> Exercise instructions: The entries below are to be transcribed in full, without their images.

> Supplied records:
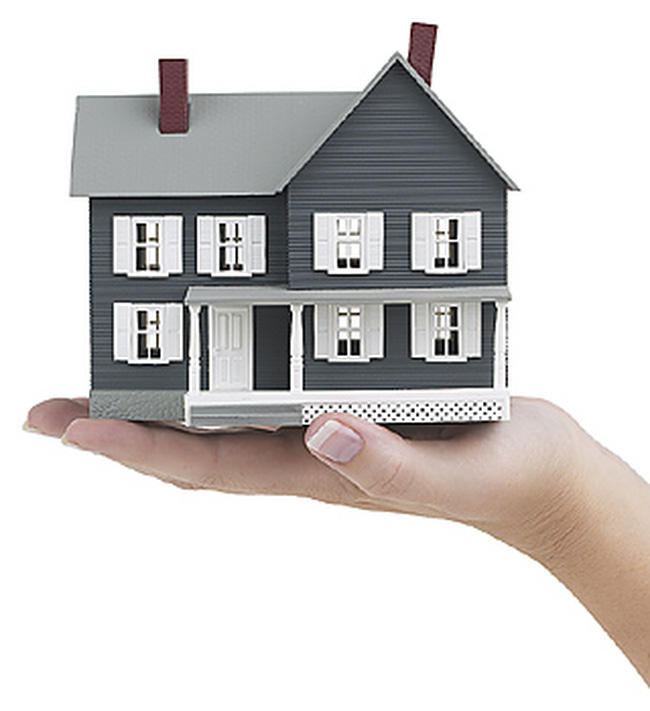 UB Thường vụ Quốc hội: Đề nghị bỏ quy định về thuế đối với nhà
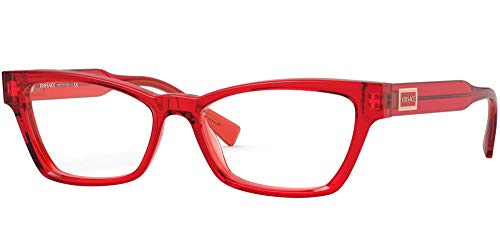Gafas Versace VE 3275 5323 Transparente Rojo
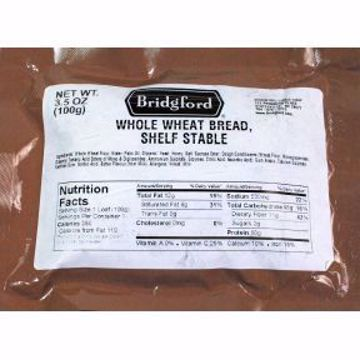 Picture of Bridgford Whole Wheat Bread
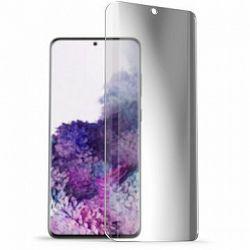 AlzaGuard Privacy Glass Protector pre Samsung Galaxy S20+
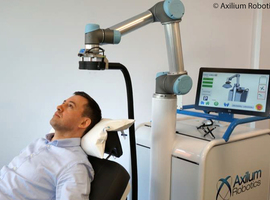 Un robot pour faciliter le traitement de la dépression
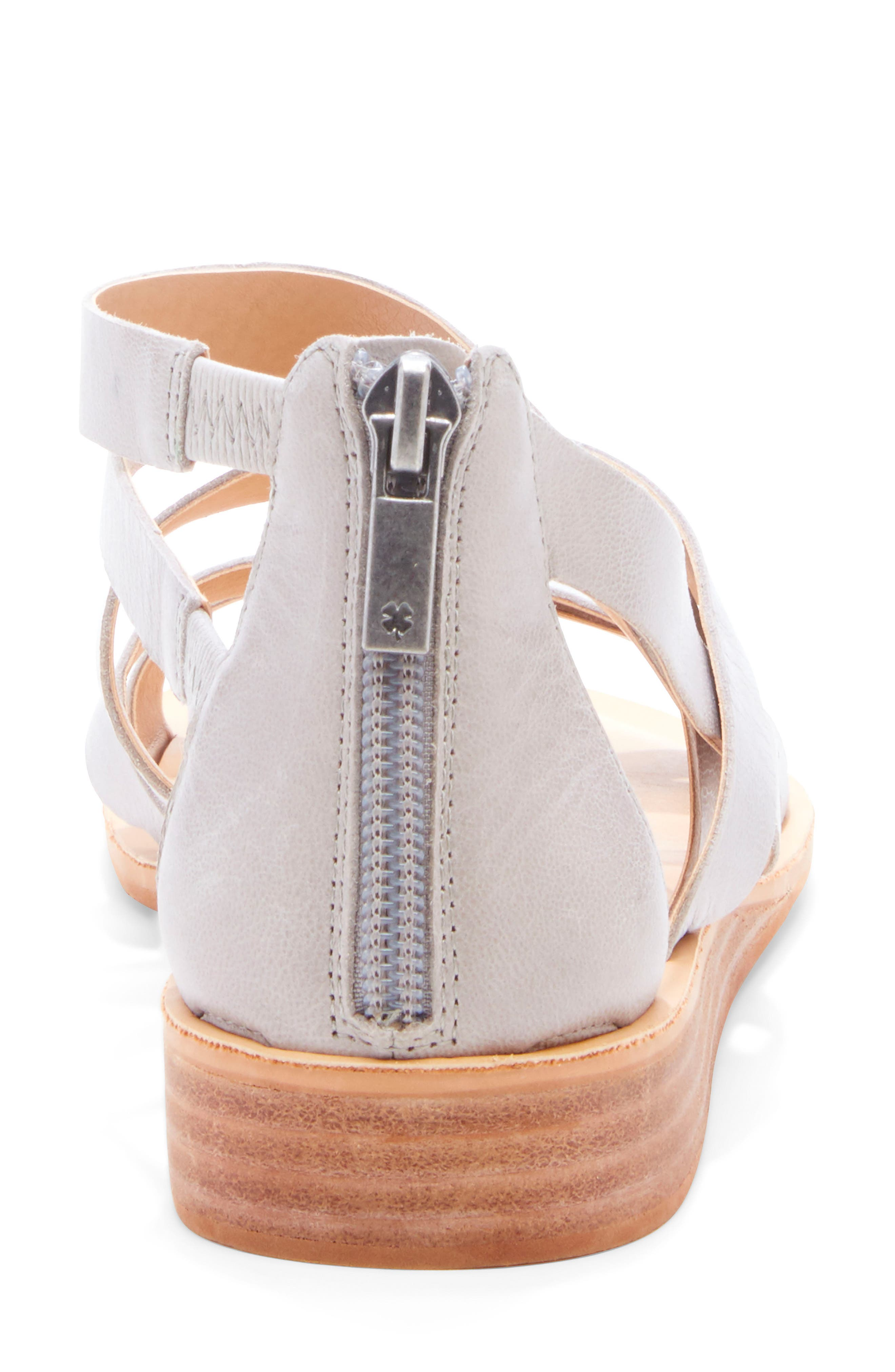 ,                             Helenka Strappy Wedge Sandal,                             Alternate thumbnail 7, color,                             CHINCHILLA LEATHER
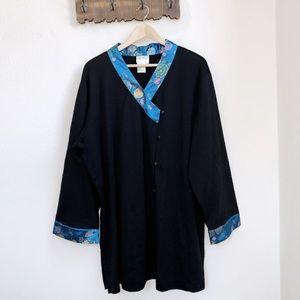 Vintage Yi Lin | Asian Wrap Kimono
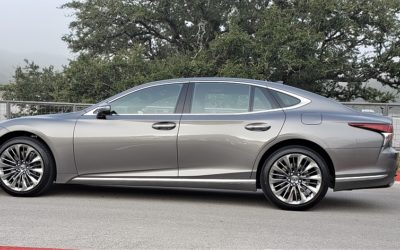 'Drop the mic' elegant and refined – the 2020 Lexus LS 500 Luxury Sedan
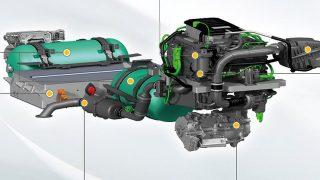 Land Rover выпустит Defender, работающий на водороде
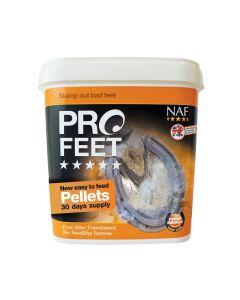 NAF Profeet Pellets 3kg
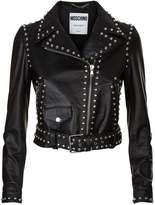 Moschino Studded Biker Jacket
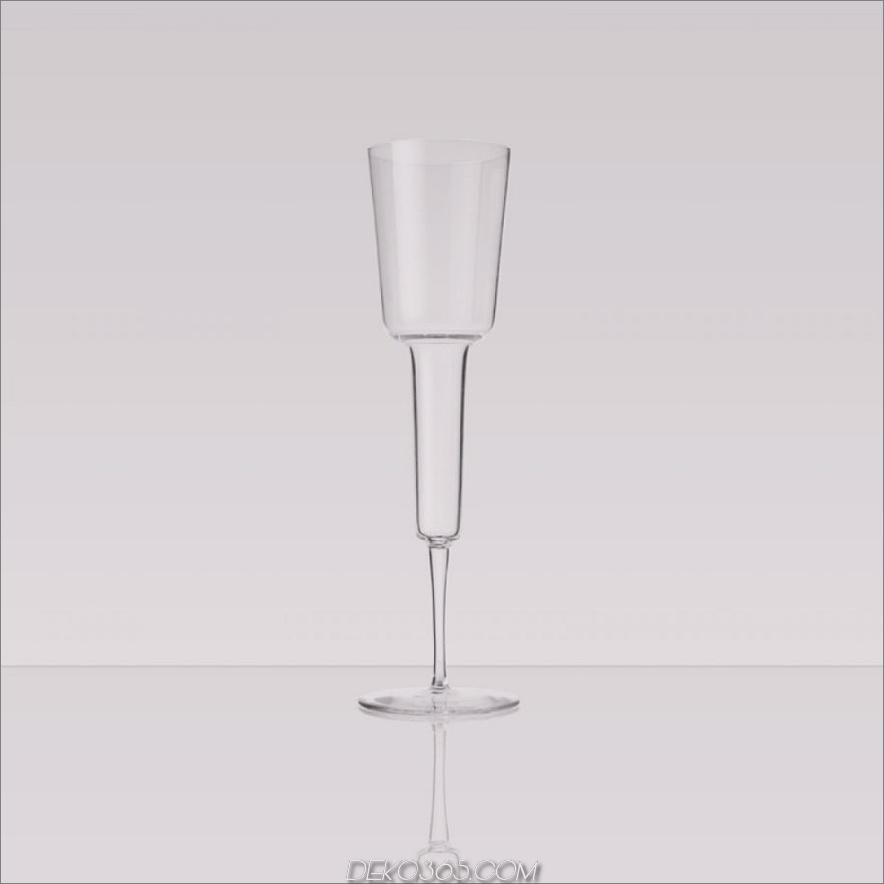 Michael Anastassiades Champagnergläser Typ 2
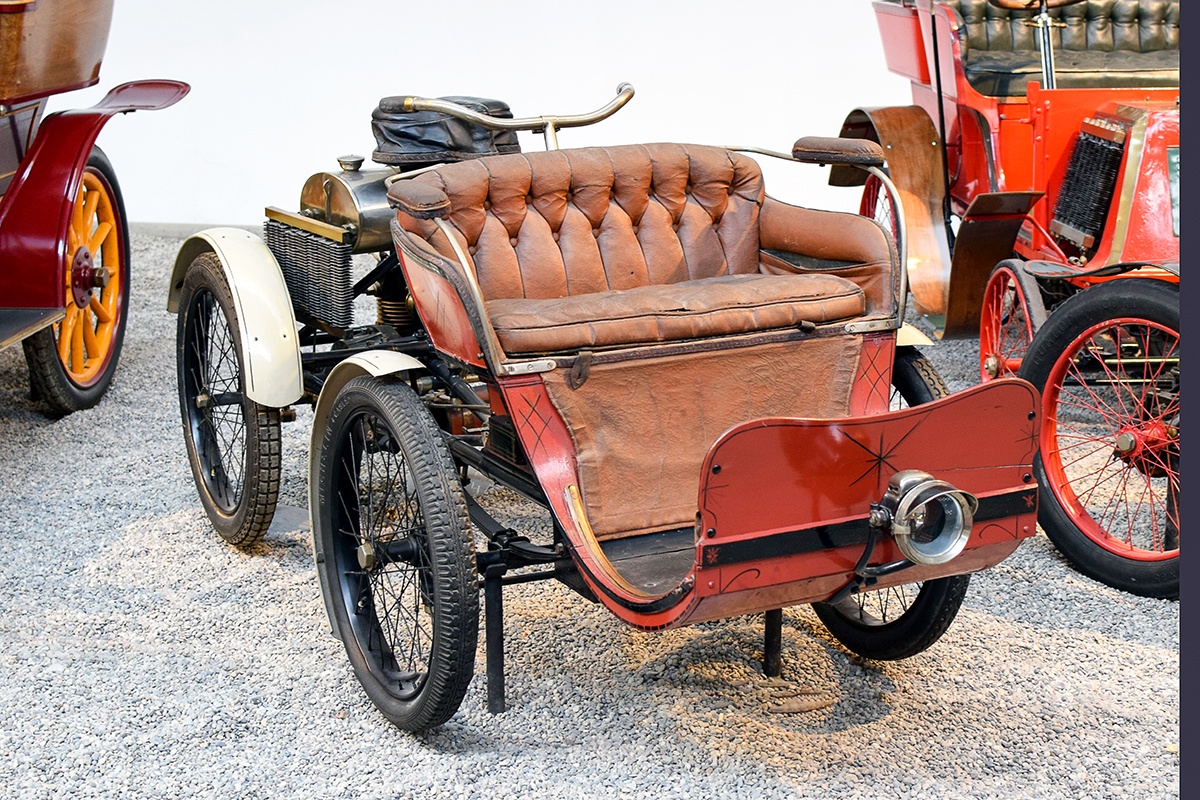 Peugeot quadricycle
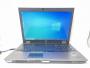 Купить ноутбук бу HP EliteBook 8740w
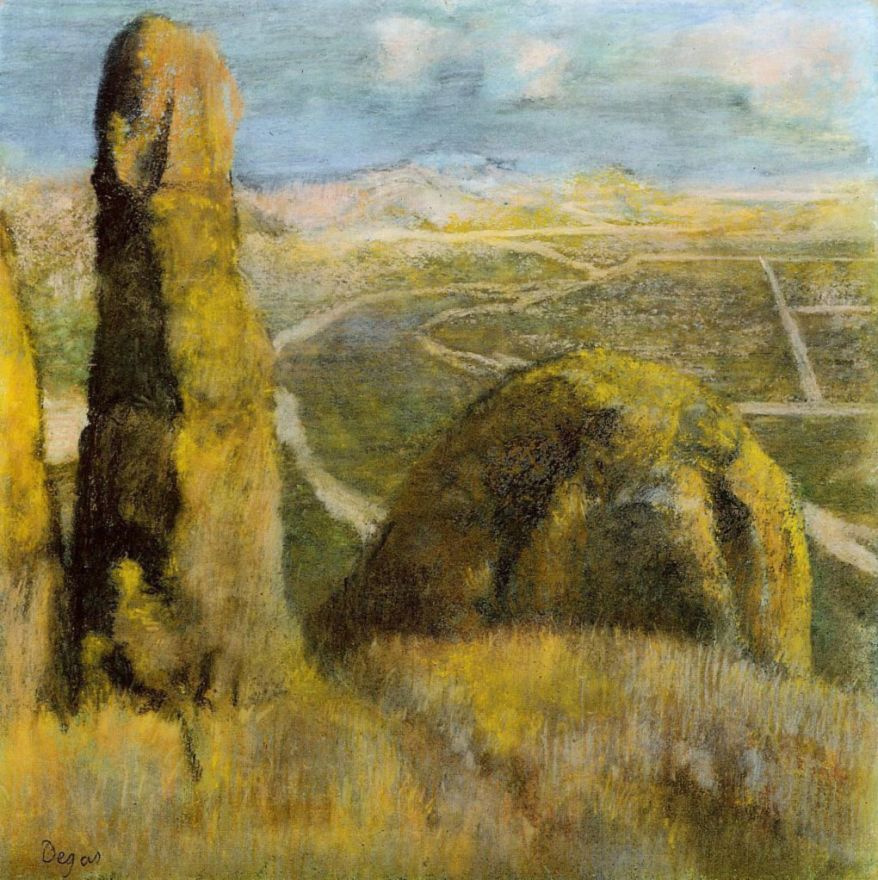 Эдгар Дега. Пейзаж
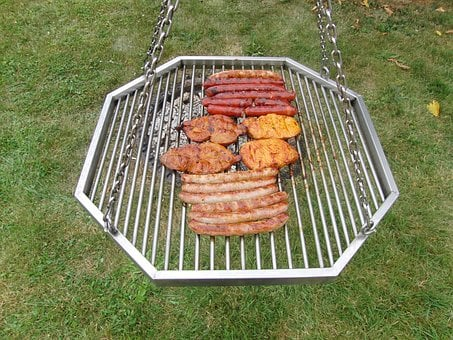 Barbecue, Grilling, Fire, Preparation, Sausage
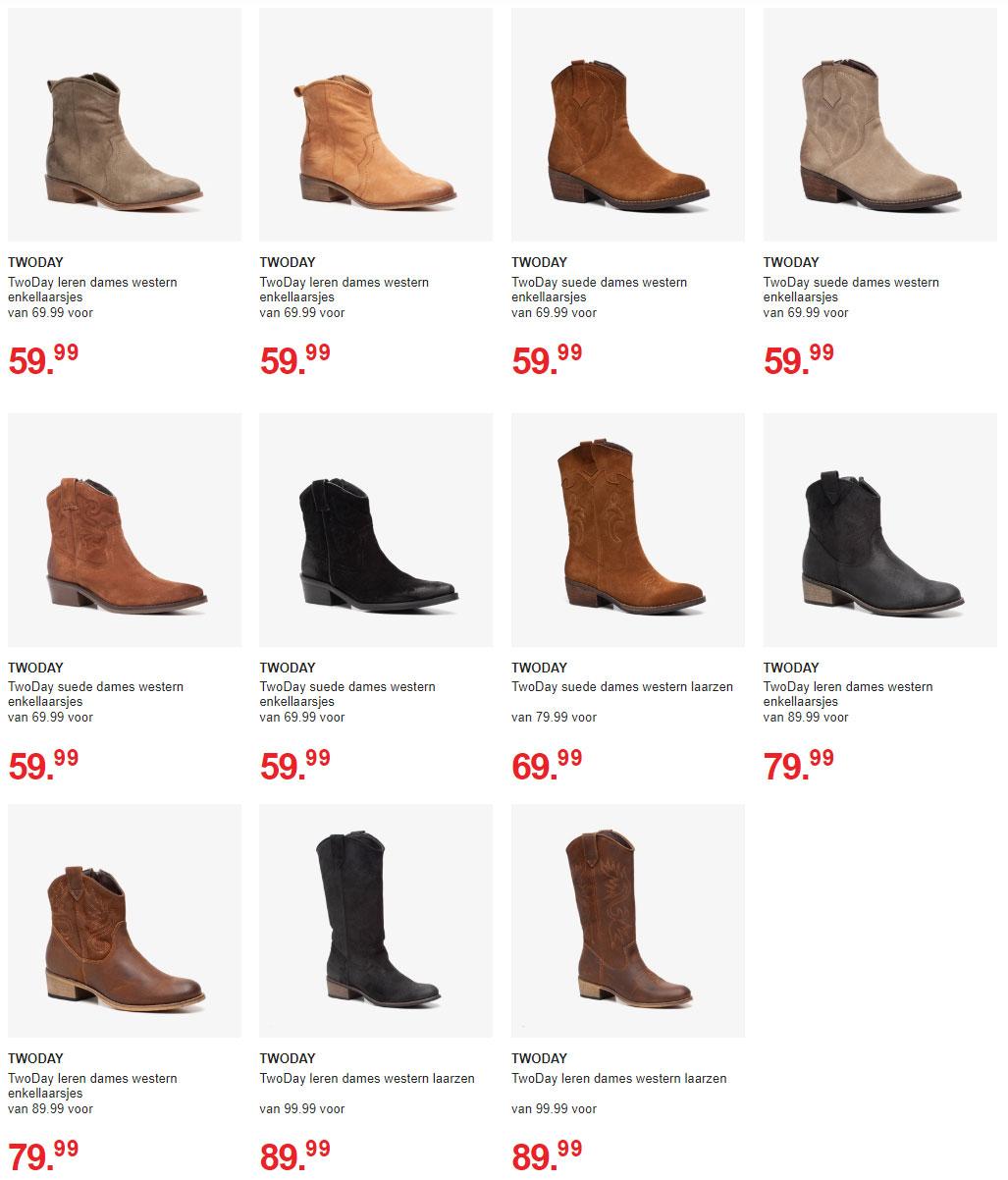 Suède cowboyboots -20% + €5 extra = va €43,99 @ Scapino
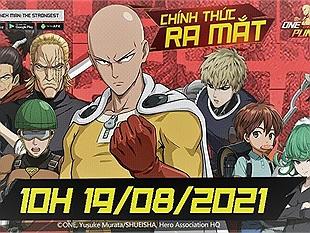 One Punch Man: The Strongest chính thức ra mắt game thủ Việt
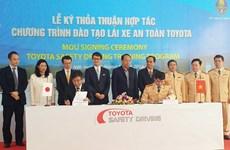 Toyota hợp tác đào tạo lái xe an toàn với Bộ Công an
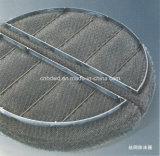 Edelstahl gestrickter Maschendraht-Beschlagschutz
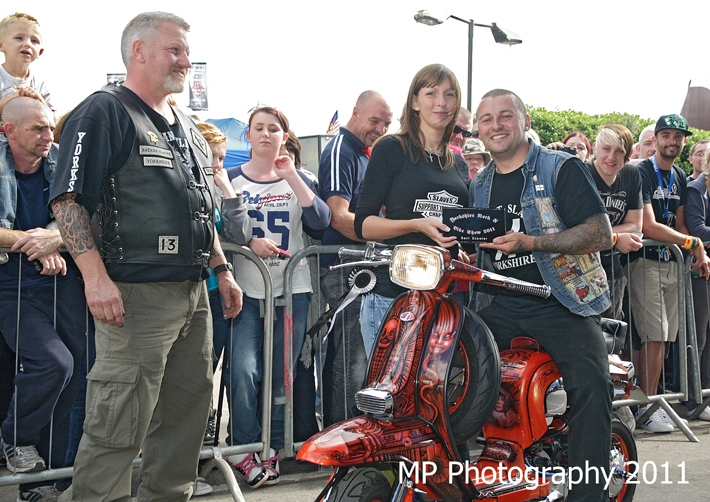 Best Scooter Yorkshire Rock & Bike Show 2011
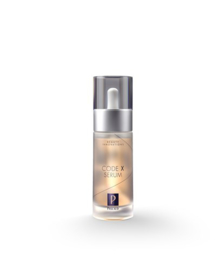 Pascaud Code X Serum 30 ml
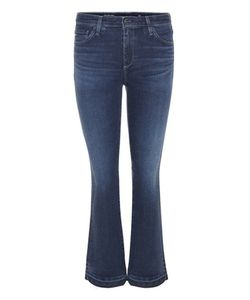 Ag Jeans | Jodi Crop Denim Jeans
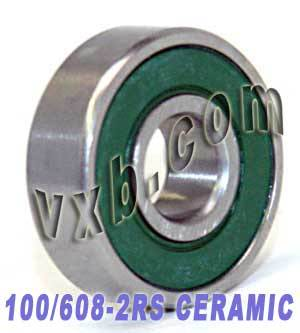 100 inline/Rollerblade Skate Bearing Ceramic:Sealed:vxb:Ball Bearing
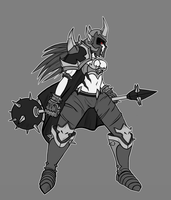 Female Mordekaiser - Conceptart by Cless-Aurion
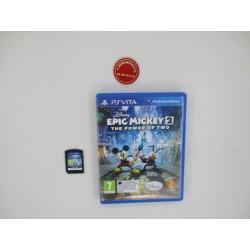 disney epic mickey 2 the...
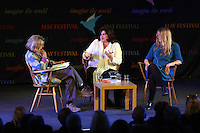 Wednesday 28 May 2014, Hay on Wye, UK<br /> Pictured L-R: Rosie Boycott speaks to Diana Henry and food stylist Anna Jones.<br /> Re: The Hay Festival, Hay on Wye, Powys, Wales UK.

> Response box:
 UB Thường vụ Quốc hội: Đề nghị bỏ quy định về thuế đối với nhà
Gafas Versace VE 3275 5323 Transparente Rojo
 Picture of Bridgford Whole Wheat Bread
 AlzaGuard Privacy Glass Protector pre Samsung Galaxy S20+
 Un robot pour faciliter le traitement de la dépression
 ,                             Helenka Strappy Wedge Sandal,                             Alternate thumbnail 7, color,                             CHINCHILLA LEATHER
 Vintage Yi Lin | Asian Wrap Kimono
 'Drop the mic' elegant and refined – the 2020 Lexus LS 500 Luxury Sedan
 Land Rover выпустит Defender, работающий на водороде
 NAF Profeet Pellets 3kg
 Moschino Studded Biker Jacket
 Michael Anastassiades Champagnergläser Typ 2
 Peugeot quadricycle
 Купить ноутбук бу HP EliteBook 8740w
 Эдгар Дега. Пейзаж
 Barbecue, Grilling, Fire, Preparation, Sausage
 Suède cowboyboots -20% + €5 extra = va €43,99 @ Scapino
 One Punch Man: The Strongest chính thức ra mắt game thủ Việt
 Toyota hợp tác đào tạo lái xe an toàn với Bộ Công an
 Edelstahl gestrickter Maschendraht-Beschlagschutz
 Best Scooter Yorkshire Rock & Bike Show 2011
 Pascaud Code X Serum 30 ml
 Ag Jeans | Jodi Crop Denim Jeans
 100 inline/Rollerblade Skate Bearing Ceramic:Sealed:vxb:Ball Bearing
 Female Mordekaiser - Conceptart by Cless-Aurion
 disney epic mickey 2 the...
 Wednesday 28 May 2014, Hay on Wye, UK<br /> Pictured L-R: Rosie Boycott speaks to Diana Henry and food stylist Anna Jones.<br /> Re: The Hay Festival, Hay on Wye, Powys, Wales UK.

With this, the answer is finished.